Results from the CE interviews confirmed the relevance and priority of concepts identified in existing data sources and confirmed that no existing measure adequately captures the AA patient experience. Across adults and adolescents, the CE results indicate that the priority impacts of AA were relevant to both adult and adolescent participants. The priority concepts reported by adolescents with AA were consistent with those reported by adults with AA, indicating that a single measure is appropriate for both subgroups.

After two iterative rounds of CD interviews, both adolescent and adult participants found the items comprehensive, easy to understand, and simple to answer. Participants were able to respond using the specified recall periods. Participants did not identify any concepts relating to key impacts of AA that were missing from the item set, supporting the content validity of the measure. These results provide evidence that the final item set adequately and appropriately assesses priority consequences of AA to adolescents and adults.

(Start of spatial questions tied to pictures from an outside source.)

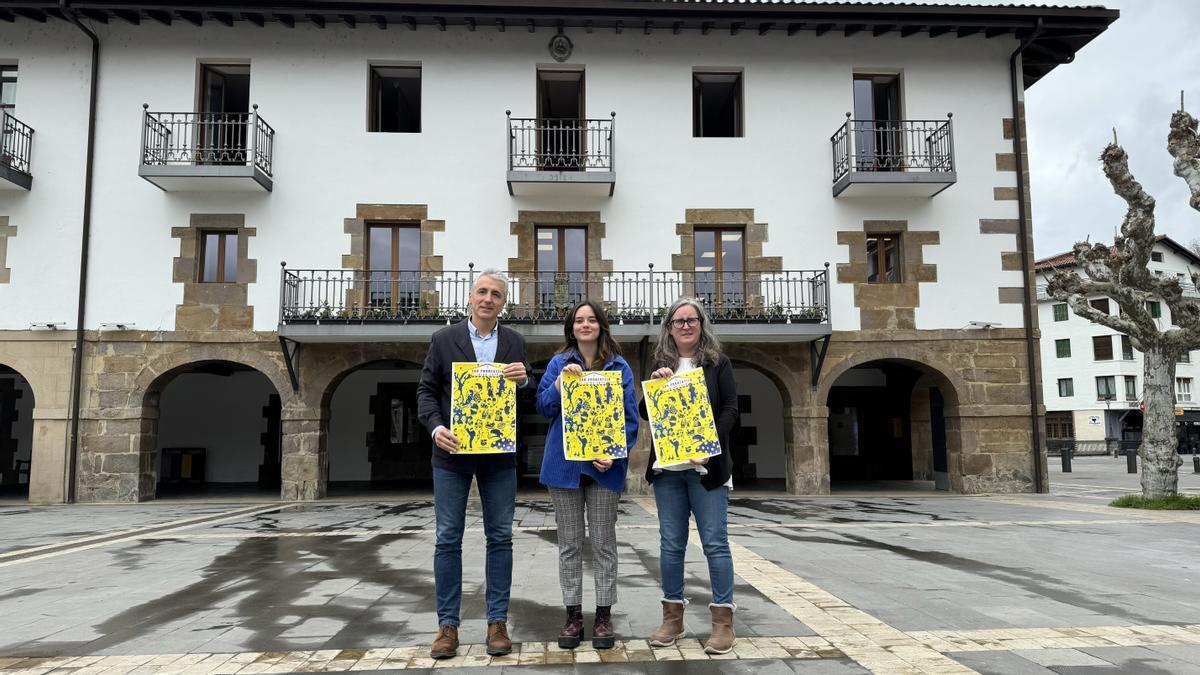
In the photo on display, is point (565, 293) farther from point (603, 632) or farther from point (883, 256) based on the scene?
point (603, 632)

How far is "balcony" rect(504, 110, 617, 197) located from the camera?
1193cm

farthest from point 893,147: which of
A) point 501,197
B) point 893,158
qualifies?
point 501,197

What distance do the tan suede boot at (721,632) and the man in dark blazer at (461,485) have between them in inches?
36.6

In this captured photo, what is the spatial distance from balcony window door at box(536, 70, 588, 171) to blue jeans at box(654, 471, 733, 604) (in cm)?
949

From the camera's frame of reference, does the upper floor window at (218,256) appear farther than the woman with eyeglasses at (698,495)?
Yes

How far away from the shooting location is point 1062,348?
4200 cm

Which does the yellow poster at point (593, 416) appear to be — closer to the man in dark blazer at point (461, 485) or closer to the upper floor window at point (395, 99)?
the man in dark blazer at point (461, 485)

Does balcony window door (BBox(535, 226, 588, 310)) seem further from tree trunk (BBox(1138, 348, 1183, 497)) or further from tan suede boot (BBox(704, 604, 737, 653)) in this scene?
tan suede boot (BBox(704, 604, 737, 653))

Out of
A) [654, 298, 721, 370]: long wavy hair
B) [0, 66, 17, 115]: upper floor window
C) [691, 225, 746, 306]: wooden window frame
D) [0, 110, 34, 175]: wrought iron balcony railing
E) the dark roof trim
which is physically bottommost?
[654, 298, 721, 370]: long wavy hair

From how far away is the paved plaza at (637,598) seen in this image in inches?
130

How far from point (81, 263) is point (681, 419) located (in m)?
12.4

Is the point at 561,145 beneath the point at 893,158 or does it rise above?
above

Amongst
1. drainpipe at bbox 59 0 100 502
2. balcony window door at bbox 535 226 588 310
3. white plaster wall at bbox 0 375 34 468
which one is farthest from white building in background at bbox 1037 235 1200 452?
white plaster wall at bbox 0 375 34 468

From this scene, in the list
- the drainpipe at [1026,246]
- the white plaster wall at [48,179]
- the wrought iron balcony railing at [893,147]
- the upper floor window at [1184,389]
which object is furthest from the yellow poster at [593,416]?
the upper floor window at [1184,389]
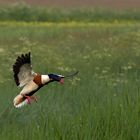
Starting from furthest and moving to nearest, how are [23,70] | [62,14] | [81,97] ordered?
[62,14], [81,97], [23,70]

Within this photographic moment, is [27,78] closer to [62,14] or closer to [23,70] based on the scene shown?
[23,70]

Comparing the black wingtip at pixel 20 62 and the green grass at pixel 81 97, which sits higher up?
the black wingtip at pixel 20 62

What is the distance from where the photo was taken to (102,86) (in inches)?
283

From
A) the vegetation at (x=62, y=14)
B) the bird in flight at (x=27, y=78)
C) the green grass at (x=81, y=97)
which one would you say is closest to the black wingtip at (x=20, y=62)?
the bird in flight at (x=27, y=78)

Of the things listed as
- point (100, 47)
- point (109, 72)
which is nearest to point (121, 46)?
point (100, 47)

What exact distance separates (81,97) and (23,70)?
3239 millimetres

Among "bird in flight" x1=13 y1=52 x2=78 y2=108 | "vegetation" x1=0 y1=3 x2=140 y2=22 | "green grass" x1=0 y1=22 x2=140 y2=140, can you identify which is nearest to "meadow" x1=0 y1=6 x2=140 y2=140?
"green grass" x1=0 y1=22 x2=140 y2=140

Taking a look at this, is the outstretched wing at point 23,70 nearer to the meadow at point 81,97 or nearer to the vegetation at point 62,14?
the meadow at point 81,97

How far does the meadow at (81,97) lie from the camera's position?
4293 mm

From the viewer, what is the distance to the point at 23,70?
2.96 meters

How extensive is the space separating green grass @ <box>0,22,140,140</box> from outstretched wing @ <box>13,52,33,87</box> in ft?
3.59

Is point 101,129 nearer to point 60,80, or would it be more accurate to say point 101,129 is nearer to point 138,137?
point 138,137

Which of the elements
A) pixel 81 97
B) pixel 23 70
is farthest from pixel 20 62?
pixel 81 97

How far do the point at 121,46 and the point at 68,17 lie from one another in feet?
49.3
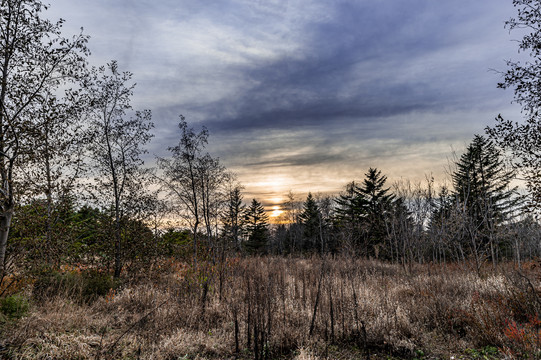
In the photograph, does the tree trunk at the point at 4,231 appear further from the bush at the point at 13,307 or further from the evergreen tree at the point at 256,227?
the evergreen tree at the point at 256,227

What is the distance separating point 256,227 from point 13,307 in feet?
113

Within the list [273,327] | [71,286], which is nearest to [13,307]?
[71,286]

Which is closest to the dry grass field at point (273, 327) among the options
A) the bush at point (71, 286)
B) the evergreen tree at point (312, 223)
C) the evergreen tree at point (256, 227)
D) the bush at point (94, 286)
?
the bush at point (71, 286)

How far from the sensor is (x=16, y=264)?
6.71 metres

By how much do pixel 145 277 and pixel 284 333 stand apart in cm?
812

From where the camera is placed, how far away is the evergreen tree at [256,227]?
39062mm

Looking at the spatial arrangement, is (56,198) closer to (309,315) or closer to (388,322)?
(309,315)

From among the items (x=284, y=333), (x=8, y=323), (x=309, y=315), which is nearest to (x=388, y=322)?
(x=309, y=315)

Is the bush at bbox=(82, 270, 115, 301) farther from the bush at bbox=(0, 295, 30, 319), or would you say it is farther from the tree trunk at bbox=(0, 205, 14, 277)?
the tree trunk at bbox=(0, 205, 14, 277)

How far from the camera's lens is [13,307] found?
620 cm

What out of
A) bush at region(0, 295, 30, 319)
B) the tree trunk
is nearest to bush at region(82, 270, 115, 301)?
bush at region(0, 295, 30, 319)

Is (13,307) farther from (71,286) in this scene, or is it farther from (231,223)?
(231,223)

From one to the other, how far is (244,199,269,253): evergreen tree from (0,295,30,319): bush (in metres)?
31.9

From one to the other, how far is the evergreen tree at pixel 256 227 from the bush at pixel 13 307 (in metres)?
31.9
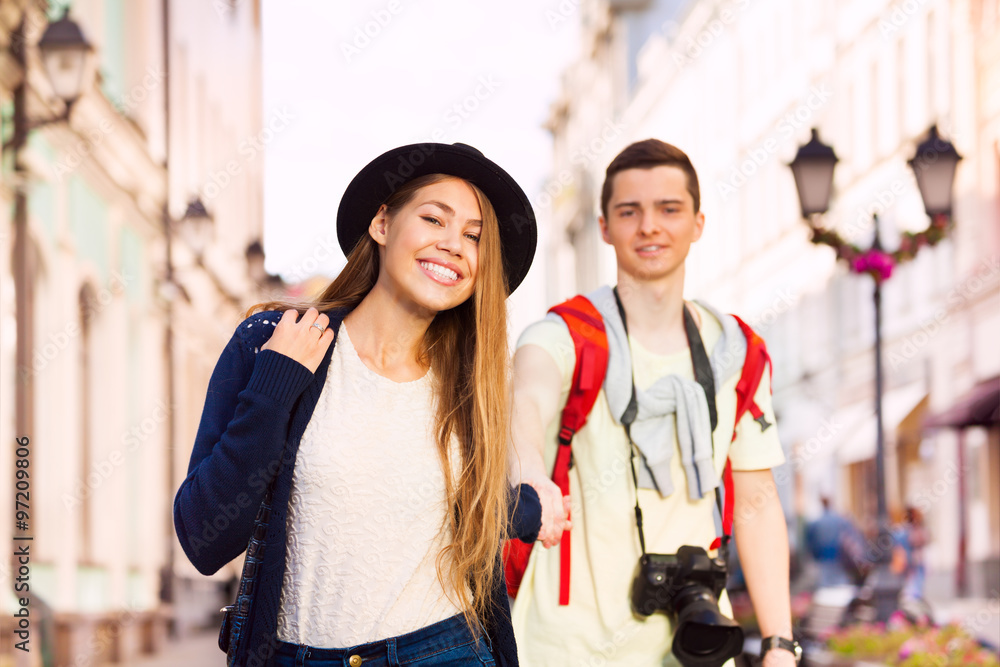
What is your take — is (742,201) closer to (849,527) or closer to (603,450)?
(849,527)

Some limitations of this study should be noted. An important limitation is that adult participants in the CE interviews self-reported having a clinician diagnosis of AA, and clinical characteristics were not physician confirmed. However, clinical confirmation of diagnosis was an inclusion criterion for the CD portion of this study, and the priorities of the CE sample were acknowledged as relevant and comprehensive by the clinically confirmed CD participants. For both rounds of CD interviews, the researchers prioritized obtaining patients who had a confirmed diagnosis from an expert in dermatology, although this limited recruitment to a single clinical site. With 36 participants, the sample size of the study was small, although sufficient to accomplish the study objectives and achieve concept saturation. While CE and CD participants resided in five separate states, the overall geographic diversity of the patient sample was limited. An additional limitation is that CD interviews were conducted via telephone. Additional analyses are planned with a larger population to evaluate the AAPPO’s structure, scoring, and measurement properties and establish that it is a fit-for-purpose measure of the impacts of AA from the patient perspective.

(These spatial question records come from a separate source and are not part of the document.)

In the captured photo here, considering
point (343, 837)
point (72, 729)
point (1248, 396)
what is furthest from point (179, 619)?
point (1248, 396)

The AAPPO instrument is a content-valid PRO measure that contains 11 items assessing hair loss and key impacts of importance to both adults and adolescents with AA. The AAPPO employs a contemporaneous recall period for the four hair loss items and a 1-week recall period (“over the past week”) for seven items addressing emotional consequences and activity limitations. Future research will evaluate the structure of the AAPPO, establish scoring and further support its use in AA clinical trials as a fit-for-purpose assessment of treatment benefit from the patient perspective. In addition, to enable use in global studies of AA, the measure should undergo linguistic validation for use in other countries and to ensure that its content is meaningful and representative of priority AA consequences to other cultures.